* SOURCE EXTRACT:
Mutual Fund Rolling Returns Analysis: Franklin India Blue Chip Fund

Regular readers of freefincal would recognize that the blog now has a decent set of resources for mutual fund evaluation and analysis.

I would like to encourage the use of these tools and calculators by publishing analysis of a few mutual funds from time to time. The aim is to make it clear that mutual fund analysis is not rocket science and can be done by anyone with an inclination.

My DIY analysis of HDFC Top 200 has now become reasonably popular. When I published the automated version of the mutual fund rolling returns calculatorsI had used Top 200 again as an example.

In this post I would like to look at rolling returns data for Franklin India Blue Chip Fund, which requires little introduction. Many readers will be aware that FIBC is a 20 year old fund and an extraordinary alpha generator (alpha is the excess returns with respect to the fund benchmark – Sensex in this case).

Before we being a quick explanation of what a rolling return is. Suppose I want to determine fund performance from 1st Jan 2000 to 31st Dec. 2012, I choose some interval. Let say this is one year.

• I calculate the return for the fund and its benchmark from 1st Jan. 2000 to 31st Dex. 2000.
• Then from 2nd Jan. 2000 to 1st Jan. 2001
• Then from 3rd Jan. 2000 to 2nd Jan 2001 and so on until I reach 31st Dec. 2012.
• This ‘rolling’ return is then plotted against the duration used.
• If the funds rolling returns is higher than the benchmarks most part of the graph, you can conclude that the fund has been consistent  in its outperformance.
• Rolling returns give you an idea about consistency of funds performance with respect to its benchmark.

The following graphs were obtained with the  Automated Rolling returns calculator, posted earlier. Since I wanted to analyse FIBCs performance for as long a time period as possible, I have manually entered NAV date from the AMCs website and Sensex data from Yahoo Finance.

1. FIBC vs Sensex (July 1997 to Dec. 2013)

That is an amazing graph! The gap between the fund and its benchmark is a sight for sore eyes! The graph has been normalized (NAV and SENSEX made ‘1’)  from 1st July 1997. Therefore, this fantastic outperformance is valid only in the period displayed.

2. FIBC vs Sensex (July 1997 to Dec. 2013) 1Y Rolling Returns

Now that is not an amazing graph! For rolling returns, the value of the y-axis (returns) does not matter. What matter is this question:

Is the fund above its benchmark for a good part of the graph, or not?

Obviously when we consider one-year rolling returns from Jul. 1997 to Dec. 2013, the fund has not outperformed the Sensex.

So why all this fuss over FIBC?  Watch what happens when the duration use in the rolling returns calculation is increased.

* WRITTEN TASK 1: In the Franklin India Blue Chip Fund rolling returns article, which index serves as the fund's benchmark?
* WRITTEN TASK 2: Extend the Franklin India Blue Chip Fund rolling returns article, picking up right after its last sentence.

* INFORMATION SUPPLIED:
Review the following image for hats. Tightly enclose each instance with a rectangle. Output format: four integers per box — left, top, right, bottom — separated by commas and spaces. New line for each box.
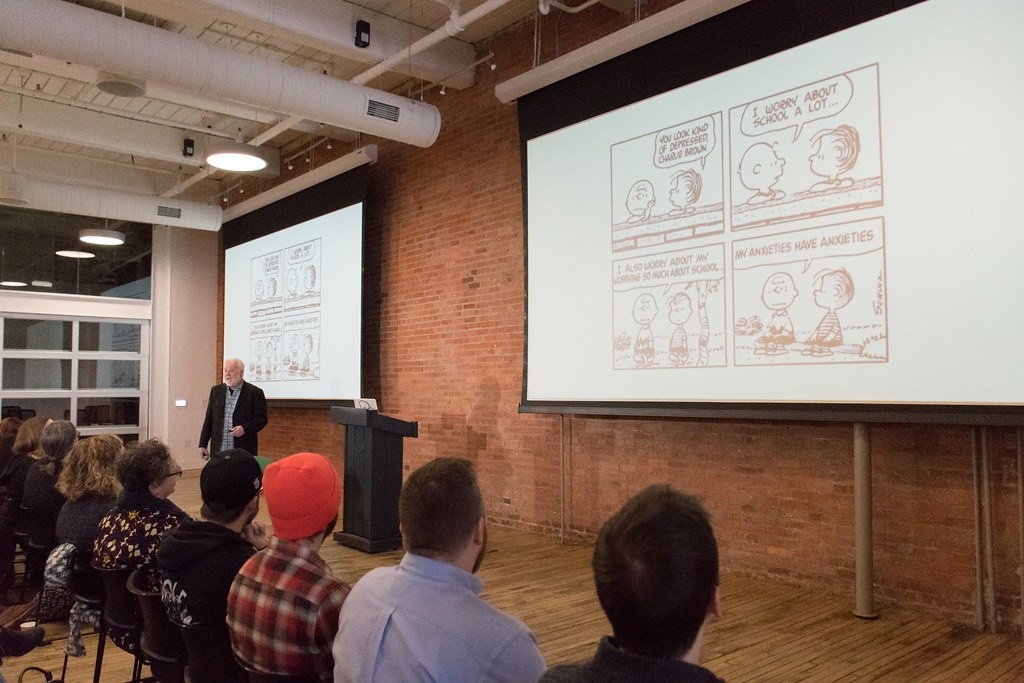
200, 447, 263, 512
262, 450, 342, 542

* OUTPUT 1: The Sensex.

* OUTPUT 2:
3. FIBC vs Sensex (July 1997 to Dec. 2013) 3Y Rolling Returns

4. FIBC vs Sensex (July 1997 to Dec. 2013) 5Y Rolling Returns

5. FIBC vs Sensex (July 1997 to Dec. 2013) 7Y Rolling Returns

6. FIBC vs Sensex (July 1997 to Dec. 2013) 10Y Rolling Returns

It is clear that longer the rolling return duration (and therefore the investment duration), higher the chances of outperforming the Sensex.

The point is, FIBC is not some magic fund which beats the Sensex year after year. It is a well managed fund which has beat the Sensex comfortably, provided one has shown faith and stayed invested.

The age of no alpha? The quantum of outperformance has decreased recently,  regardless of the rolling returns duration. Does this mean we are entering into an age where it would be difficult to generate alpha? I don’t know.

All I know is this. If we wish to get returns that beat inflation, index investing is more than enough. The need to beat inflation is plain investing common sense. The need for alpha stems from our desire to create wealth or to put it bluntly, our greed.  We should not confuse greed with investing common sense.

The last 5 years? Many believe that the last 5 years has been the most volatile period of the stock market. Although this is not true (proof is here), our view point is most often defined by recent history. So let see how FIBC has fared in the last 5 years.

7. FIBC vs Sensex (Dec 2008 to Dec. 2013)

In the last 5 years, the performance has been pretty decent, if not spectacular.

8. FIBC vs Sensex (Dec 2008 to Dec. 2013) 1Y Rolling returns

9. FIBC vs Sensex (Dec 2008 to Dec. 2013) 3Y Rolling returns

The 1 year rolling returns for the last 5 years again resembles the Sensex closely. The 3 year rolling return is much better.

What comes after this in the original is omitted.